Einshape: DSL-based reshaping library for JAX and other frameworks.

The jnp.einsum op provides a DSL-based unified interface to matmul and tensordot ops. This einshape library is designed to offer a similar DSL-based approach to unifying reshape, squeeze, expand_dims, and transpose operations.

Some examples:

• einshape("n->n111", x) is equivalent to expand_dims(x, axis=1) three times
• einshape("a1b11->ab", x) is equivalent to squeeze(x, axis=[1,3,4])
• einshape("nhwc->nchw", x) is equivalent to transpose(x, perm=[0,3,1,2])
• einshape("mnhwc->(mn)hwc", x) is equivalent to a reshape combining the two leading dimensions
• einshape("(mn)hwc->mnhwc", x, n=batch_size) is equivalent to a reshape splitting the leading dimension into two, using kwargs (m or n or both) to supply the necessary additional shape information
• einshape("mn...->(mn)...", x) combines the two leading dimensions without knowing the rank of x
• einshape("n...->n(...)", x) performs a 'batch flatten'
• einshape("ij->ijk", x, k=3) inserts a trailing dimension and tiles along it
• einshape("ij->i(nj)", x, n=3) tiles along the second dimension

See jax_ops.py for the JAX implementation of the einshape function. Alternatively, the parser and engine are exposed in engine.py allowing analogous implementations in TensorFlow or other frameworks.

Installation

Einshape can be installed with the following command:

pip3 install git+https://github.com/deepmind/einshape

Einshape will work with either Jax or TensorFlow. To allow for that it does not list either as a requirement, so it is necessary to ensure that Jax or TensorFlow is installed separately.

Usage

Jax version:

from einshape import jax_einshape as einshape
from jax import numpy as jnp

a = jnp.array([[1, 2], [3, 4]])
b = einshape("ij->(ij)", a)
# b is [1, 2, 3, 4]

TensorFlow version:

from einshape import tf_einshape as einshape
import tensorflow as tf

a = tf.constant([[1, 2], [3, 4]])
b = einshape("ij->(ij)", a)
# b is [1, 2, 3, 4]

Understanding einshape equations

An einshape equation is always of the form {lhs}->{rhs}, where {lhs} and {rhs} both stand for expressions. An expression represents the axes of an array; the relationship between two expressions illustrate how an array should be transformed.
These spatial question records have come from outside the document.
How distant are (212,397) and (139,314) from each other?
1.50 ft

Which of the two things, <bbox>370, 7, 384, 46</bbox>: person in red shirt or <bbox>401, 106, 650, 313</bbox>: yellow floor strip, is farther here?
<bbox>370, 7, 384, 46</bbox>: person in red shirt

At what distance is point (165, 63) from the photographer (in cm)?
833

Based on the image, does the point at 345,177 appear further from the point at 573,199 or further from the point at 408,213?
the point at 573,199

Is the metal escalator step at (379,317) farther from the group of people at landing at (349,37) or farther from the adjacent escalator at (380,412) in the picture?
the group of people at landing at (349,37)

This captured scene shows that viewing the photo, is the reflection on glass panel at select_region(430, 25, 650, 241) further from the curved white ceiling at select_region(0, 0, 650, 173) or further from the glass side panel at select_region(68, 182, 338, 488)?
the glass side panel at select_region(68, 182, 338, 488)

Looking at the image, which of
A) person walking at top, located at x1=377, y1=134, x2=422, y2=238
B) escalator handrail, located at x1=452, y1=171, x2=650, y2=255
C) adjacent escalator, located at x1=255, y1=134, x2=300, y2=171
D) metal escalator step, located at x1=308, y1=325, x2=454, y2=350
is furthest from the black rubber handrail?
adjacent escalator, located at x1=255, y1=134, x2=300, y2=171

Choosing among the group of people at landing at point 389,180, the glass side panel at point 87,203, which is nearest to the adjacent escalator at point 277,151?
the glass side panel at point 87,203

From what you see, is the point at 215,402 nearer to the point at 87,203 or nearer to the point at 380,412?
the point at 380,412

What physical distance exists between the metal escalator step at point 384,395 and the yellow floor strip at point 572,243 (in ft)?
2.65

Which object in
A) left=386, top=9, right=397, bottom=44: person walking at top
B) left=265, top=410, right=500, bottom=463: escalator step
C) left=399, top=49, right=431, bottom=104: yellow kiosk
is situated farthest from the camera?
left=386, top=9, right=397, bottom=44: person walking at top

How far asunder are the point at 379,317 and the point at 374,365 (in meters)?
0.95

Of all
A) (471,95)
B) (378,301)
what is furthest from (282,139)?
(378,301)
An expression is a non-empty sequence of the following elements:

Index name

A single letter a-z, representing one axis of an array.

For example, the expressions ab and jq both represent an array of rank 2.

Every index name that is present on the left-hand side of an equation must also be present on the right-hand side. So, ab->a is not a valid equation, but a->ba is valid (and will tile a vector b times).

Ellipsis

..., representing any axes of an array that are not otherwise represented in the expression. This is similar to the use of -1 as an axis in a reshape operation.

For example, a...b can represent any array of rank 2 or more: a will refer to the first axis and b to the last. The equation ...ab->...ba will swap the last two axes of an array.

An expression may not include more than one ellipsis (because that would be ambiguous). Like an index name, an ellipsis must be present in both halves of an equation or neither.

Group

({components}), where components is a sequence of index names and ellipsis elements. The entire group corresponds to a single axis of the array; the group's components represent factors of the axis size. This can be used to reshape an axis into many axes. All the factors except at most one must be specified using keyword arguments.

For example, einshape('(ab)->ab', x, a=10) reshapes an array of rank 1 (whose length must be a multiple of 10) into an array of rank 2 (whose first dimension is of length 10).

Groups may not be nested.

Unit

The digit 1, representing a single axis of length 1. This is useful for expanding and squeezing unit dimensions.

For example, the equation 1...->... squeezes a leading axis (which must have length one).

Disclaimer

This is not an official Google product.